Throughout the centuries faithful women and men have responded to
this call. Indeed
we imagine that great cloud of witnesses—those living and those who
have crossed over to the further shore—raising hearts and hands and
voices in prayer. We can imagine as well, the myriad ways in which
those prayers have been offered: echoing to the chorus of organ
pipes and a thousand voices; chanted to the beat of a single drum in
a desert village; shouted on tiptoe with arms outstretched;
whispered in the silence of our hearts.
We recognize also those ways in which we pray
without words. Dorothy Day, co-founder of the Catholic Worker
movement and herself an indefatigable prayer, asked: “Since when are
words the only acceptable form of prayer?” She maintained that
people “pray through the witness of their lives, through the work
they do, the friendships they have, the love they offer people and
receive…” (Robert Coles, Dorothy Day, A Radical Devotion,
p.28). We would add to this list the prayers that are offered
through the arts, through dance and drama and story and instrument
and song. And—this is the special purview of Episcopal Church and
Visual Arts (ECVA)—those prayers that are made visible through
the skill of the artist’s hand: embodied prayers that are painted or
drawn or printed, modeled or woven or stitched.
ECVA is
pleased to offer a selection of these visual prayers in Women At
Prayer. Through these images, we honor women’s voices and
women’s prayers, those essential reflections of women’s lives that
have too often been kept hidden, gone unremarked. As jurors we are
grateful for the rich and varied range of images we received. Seldom
has an ECVA Call for Entries met with such an astonishing
outpouring.
We invite
you to celebrate with us this visual bounty—these vital and stirring
prayers that move us in so many different ways. Jimpsie Ayres’
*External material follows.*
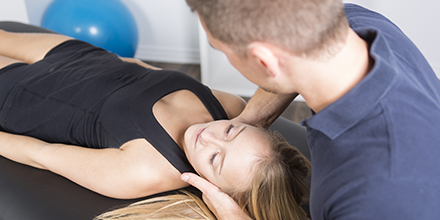 photograph of a chiropractor performing traction to reduce neck pain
Prayer, with its radiant color and joyous
gesture, and RaRa Schlitt’s
Taking One's Heart to God, which
dances with childlike exuberance and energy, gladden our hearts.
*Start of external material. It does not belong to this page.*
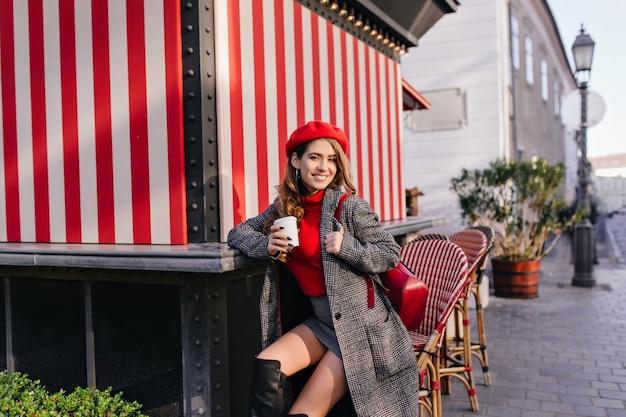 Donna elegante in gonna e cappotto che beve caffè per strada con un sorriso dolce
The Widow’s Prayer, Joy Jennings’ wrenching lament, and Jeanne
Harris Weaver's
Self-Portrait: Lament To Todd, speak
courageously about keeping faith in the face of isolating grief.
Ernesto Lozada-Uzuriaga’s
Prayers of Deliverance
2012
stirs us
to
outrage as we bear witness to one mother’s desperation, while Jim apRoberts’
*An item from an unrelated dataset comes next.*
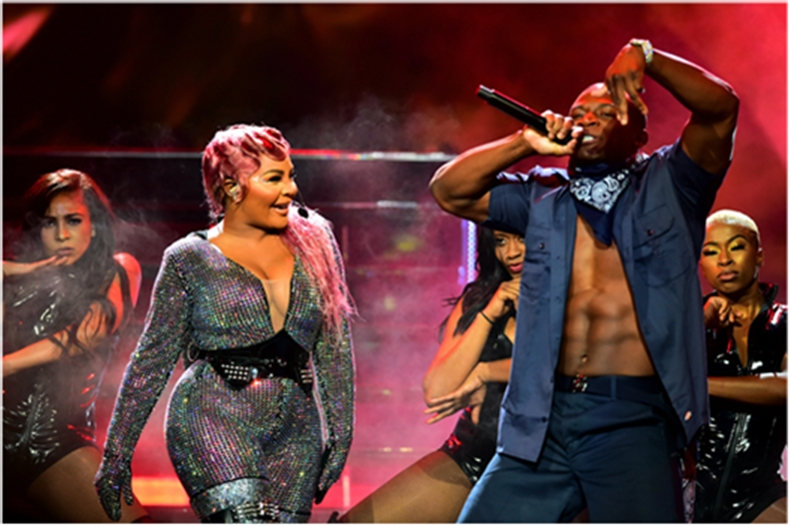 """2019 """"I Am Hip Hop"""" Award recipient Lil' Kim performs with O.T. Genasis on BET """"HIP HOP AWARDS"""" 2019 (Photo: Business Wire)"""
Los Desparecidos - The Missing Ones, reminds us of
the countless victims of political oppression across the globe.
Anneke Kaai depicts, in
Hannah’s
Prayer, the misery experienced by Hannah because of her
barrenness, her torment at the hands of Peninah, and her deep
longing for a child. Melaney Poli’s
quieter image,
Portrait with Guardian Angel, reminds us of
the silent peace that can accompany our awareness of God’s
protection. Vanya Mullinax shows us the same inward stillness in his
moving meditation with
Mother Teresa, and Janet McKenzie, in
The Inspiration of Saint Monica,
imagines Augustine’s mother in a moment of quiet contemplation.
And we enter the prayers of two remarkable medieval mystics through
Zachary Roesemann's traditional icon,
Julian of Norwich, and
Lil Copan's contemporary
icon of
Hildegard of Bingen (whom artists hold in particular honor
for her astonishing visual prayers).
Other
images evoke the power of wordless prayer. Sharon Mason portrays
quiet mysticism in her
More Than Words; Cathie Meighan, SSJ,
offers a more fiery meditation in
Annunciation; Anneke Kai
seems to show the in-breaking of the Holy Spirit in her
Private
Prayer; and Linda Witte Henke, in
Glossolalia, employs
luminous color and wordless words to reflect on those
“sighs too deep for words.”
Sarah
Peschell’s
Sacred Work, a woman seated at her sewing machine,
and Tessa Garver-Daniels’
Little Thing, a mother painting her
daughter’s finger nails with careful attentiveness, embody Dorothy
Day’s assertion that works of prayer can be the work of our hands. Indeed, if there is a unifying theme in the show it is the presence
of hands, repeated in image after image. How apt this is for a
celebration of women’s prayers; for women’s hands embody not only
women’s tenderness and their gifts for the care of others, but also
their great capabilities and strengths. We are reminded of the
“Valorous Woman” portrayed in Proverbs 30:10-31 and all the ways
that the works of her hands—described in such rich detail—reflect
what Ellen Davis describes as her “strength, dignity, and social
power” (Proverbs, Ecclesiastes, and the Song of Songs,
pp.150-55). Among the many hands to be found in this exhibition, we
see those of the anonymous woman, reaching up to anoint Christ’s
feet with her tears and her hair, in Bryan Spoon’s
Luke 7:36-50;
we see hands that touch Jerusalem’s Western Wall with longing, as in
Christien Aalberts’
Praying, and in supplication, as in
Barbara Mitchell’s
Prayers at the Western Wall; and, in
Aaronic Blessing #2, Woman at Prayer, by Tobias Stanislas
Haller, BSG, hands stretch out to bless a supplicant whose own hands
are clasped in prayer.
Two images
sum up the essence of Women At Prayer. Like so many of the
women depicted in our exhibition,
The Daughters of Jerusalem (eight) from Stations of the Cross,
in Jane Eschweiler’s stunning and
deceptively simple watercolor have no names, no faces. These women
could be from any place or any time. Indeed, they are any woman and
every woman; they remind us that women’s lives and their prayers
have too often passed unrecognized and unacknowledged. Our
lead image,
Chinmoku – Silence by Shin-hee Chin, evokes
with great power those qualities at the heart of prayer: silence,
intensity, longing, supplication, trust. Rendered in a starkly sober
range of blacks, whites, and grays that are woven with a bare hint
of color, the image includes a curtain—the veil that both reveals
and conceals God’s presence—just beginning to stir.
We are
grateful to all the artists who took the time to reflect on the
theme of Women at Prayer. I offer particular thanks to my
colleagues in this visual journey of prayer—Phoebe Griswold and C.
Robin Janning—whose collegiality deepened my pleasure in working on
this exhibition. All of us invite you to pray with us, through these
works of art. In Christ’s own words: “Come and see!” (John:1:39).